The air-breathing thieves drifted overhead in their great ship, vulnerable at the boundary between the water-home and the sky. The dark hulk cut across the waves high above, aloof but not unreachable. The interface was choppy and stirred, indicating a turbulent storm on the surface. The fragile creatures up there would be fighting for their lives against the wind and rain, but down here, the water was calm and warm—peaceful. A true home.
The selka were not the ones who had declared war.

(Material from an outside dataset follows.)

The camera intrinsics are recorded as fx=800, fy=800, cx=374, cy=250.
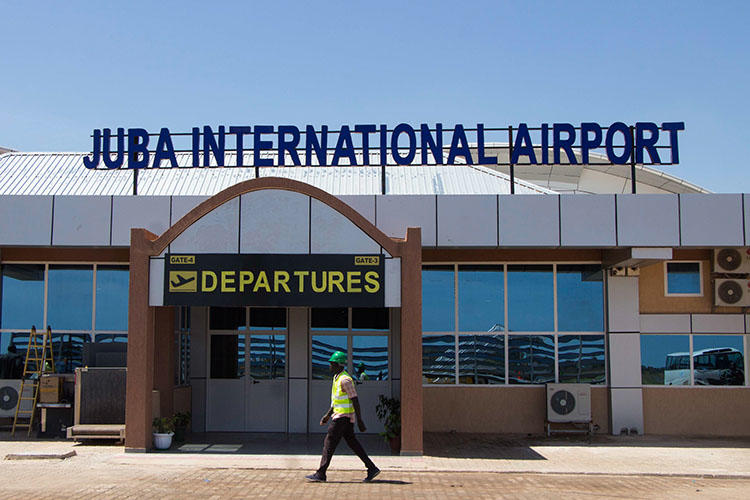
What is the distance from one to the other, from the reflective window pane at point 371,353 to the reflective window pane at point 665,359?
548cm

The stirring currents carried the faintest echoes from the raging storm. The selka queen could taste the difference in the delicate flavors of salt as water flowed through the fine gill slits at her neck. Though the selka were far from the reef labyrinth where they kept their precious treasure, the queen could still taste the bitter, alien taint of humans in the water.
She swam faster than a shark, stroking along with webbed hands, her beautiful smooth skin sliding through the water. Behind the queen, like a school of predator fish swimming in formation, came her selka army. Enraged, they swooped through the currents with their fin-sharp bodies and claws that could mangle a kraken. The selka queen had proven herself in undersea battle many times, gutting a hammerhead with her hands, spilling its entrails in clouds of murky blood. As a people, the selka remembered the days of great human wars from thousands of years ago … when their race had been created. Those were times of legend, times of enslavement.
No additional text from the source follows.